50 years after the very first All-Africa Games started in Brazzaville, the city again hosts Africa’s best sportsmen. This time in the state-of-the-art Kintele Sports Complex!
The history of new national stadium in Congo began on Monday. This is when national team of the locals faced Ghana and lost the opening 2:3. It wasn’t sold out, in fact turnout may have been somewhere above 50% of available seats. Still, the stadium enjoyed a loud atmosphere, perhaps a good sign for events to come.
Today a much bigger piece of history will be made. The 11th All-Africa Games is very special. Firstly, it’s 50 years since the first event of this kind was held. And secondly, that first one in 1965 was held here in Brazzaville. Well, not exactly here, because the freshly built complex sits in a brand new location…
In early 21st century this area was literally wild, completely unused. After 2005 vast farms were created, but didn’t operate long. In spring of 2013 construction began for Congo’s largest ever sports complex. Initially announced to cost roughly XAF 220 billion, the entire project was estimated upon opening to be worth 380 billion (currently some $650m / €580m).
Is that expensive? Let’s add that the investment covers 80 hectares and incorporates wide variety of uses. Apart from the main stadium, there’s also the indoor hall for over 10,000 people, natatorium for over 2,000 and secondary sports facilities.

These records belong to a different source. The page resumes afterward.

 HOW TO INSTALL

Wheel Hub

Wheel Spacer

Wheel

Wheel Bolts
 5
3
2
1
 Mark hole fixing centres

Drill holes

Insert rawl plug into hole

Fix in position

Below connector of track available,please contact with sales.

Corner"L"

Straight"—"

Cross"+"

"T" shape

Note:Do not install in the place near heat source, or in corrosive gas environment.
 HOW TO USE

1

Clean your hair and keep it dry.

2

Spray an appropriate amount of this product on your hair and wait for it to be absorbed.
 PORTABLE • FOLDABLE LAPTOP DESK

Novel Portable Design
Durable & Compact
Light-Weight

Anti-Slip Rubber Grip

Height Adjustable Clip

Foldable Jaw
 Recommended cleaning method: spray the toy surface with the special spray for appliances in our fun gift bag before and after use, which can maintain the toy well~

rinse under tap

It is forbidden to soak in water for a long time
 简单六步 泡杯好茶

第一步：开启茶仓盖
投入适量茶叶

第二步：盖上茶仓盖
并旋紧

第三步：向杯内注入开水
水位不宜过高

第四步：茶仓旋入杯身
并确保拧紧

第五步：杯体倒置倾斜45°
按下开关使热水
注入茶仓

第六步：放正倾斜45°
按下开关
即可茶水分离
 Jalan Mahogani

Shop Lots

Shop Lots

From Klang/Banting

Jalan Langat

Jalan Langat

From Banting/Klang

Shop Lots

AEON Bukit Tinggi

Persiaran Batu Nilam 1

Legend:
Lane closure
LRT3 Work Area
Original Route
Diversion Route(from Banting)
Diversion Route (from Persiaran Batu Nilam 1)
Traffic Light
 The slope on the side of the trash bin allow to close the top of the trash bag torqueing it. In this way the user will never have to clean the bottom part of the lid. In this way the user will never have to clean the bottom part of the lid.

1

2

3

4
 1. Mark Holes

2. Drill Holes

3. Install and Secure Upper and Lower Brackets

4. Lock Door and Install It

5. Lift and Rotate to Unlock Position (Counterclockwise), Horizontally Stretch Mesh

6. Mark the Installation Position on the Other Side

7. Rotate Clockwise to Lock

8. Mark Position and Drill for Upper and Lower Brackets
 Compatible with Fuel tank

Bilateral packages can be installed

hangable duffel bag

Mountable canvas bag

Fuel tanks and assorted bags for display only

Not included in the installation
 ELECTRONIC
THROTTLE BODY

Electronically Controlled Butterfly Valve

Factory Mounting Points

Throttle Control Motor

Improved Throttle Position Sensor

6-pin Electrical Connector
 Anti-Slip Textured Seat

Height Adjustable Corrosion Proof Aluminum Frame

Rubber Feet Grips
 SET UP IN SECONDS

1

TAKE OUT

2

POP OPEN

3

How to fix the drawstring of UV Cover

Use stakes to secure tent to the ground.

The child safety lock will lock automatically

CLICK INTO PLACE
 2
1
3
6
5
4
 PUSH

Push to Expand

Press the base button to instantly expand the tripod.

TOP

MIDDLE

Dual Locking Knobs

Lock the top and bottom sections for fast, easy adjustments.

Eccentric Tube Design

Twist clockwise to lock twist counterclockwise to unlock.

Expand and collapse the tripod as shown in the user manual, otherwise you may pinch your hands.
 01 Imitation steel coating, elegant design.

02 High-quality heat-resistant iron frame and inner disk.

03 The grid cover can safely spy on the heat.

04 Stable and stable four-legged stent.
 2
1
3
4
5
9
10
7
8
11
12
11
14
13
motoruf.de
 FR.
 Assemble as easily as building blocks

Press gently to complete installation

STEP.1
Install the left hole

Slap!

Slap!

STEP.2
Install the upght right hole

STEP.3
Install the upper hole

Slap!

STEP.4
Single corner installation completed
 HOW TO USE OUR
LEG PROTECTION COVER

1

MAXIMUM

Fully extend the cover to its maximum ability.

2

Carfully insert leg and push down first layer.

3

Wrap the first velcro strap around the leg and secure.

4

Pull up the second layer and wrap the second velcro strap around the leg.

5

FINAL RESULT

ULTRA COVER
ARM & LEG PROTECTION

Taking this into account, the price tag seems very much within reasonable ones for similar complexes. And similar ones are built primarily in China, where a stadium of 60,000+ with two large indoor halls has been the very basic model for every large city. It was in fact the Chinese government to finance works, Chinese architects to design the stadium (although with cooperation from Australian PTW) and Chinese contractors to carry out the works (employing some 3,000 locals within the 4,400 workforce).
Main stadium itself can hold up to 60,055 people on three continuous tiers around the field and running track. The plan foresees installation of 58,000 regular seats in national colours and 1,180 VIP seats (524 of which in the central presidential lounge).
The athlete and office infrastructure will be housed in the massive concrete main structure, which will be then topped by 8,000-ton steel roof. Covered with aluminum-magnesium “golden” sheets, the roof will reach peak at 50.7m.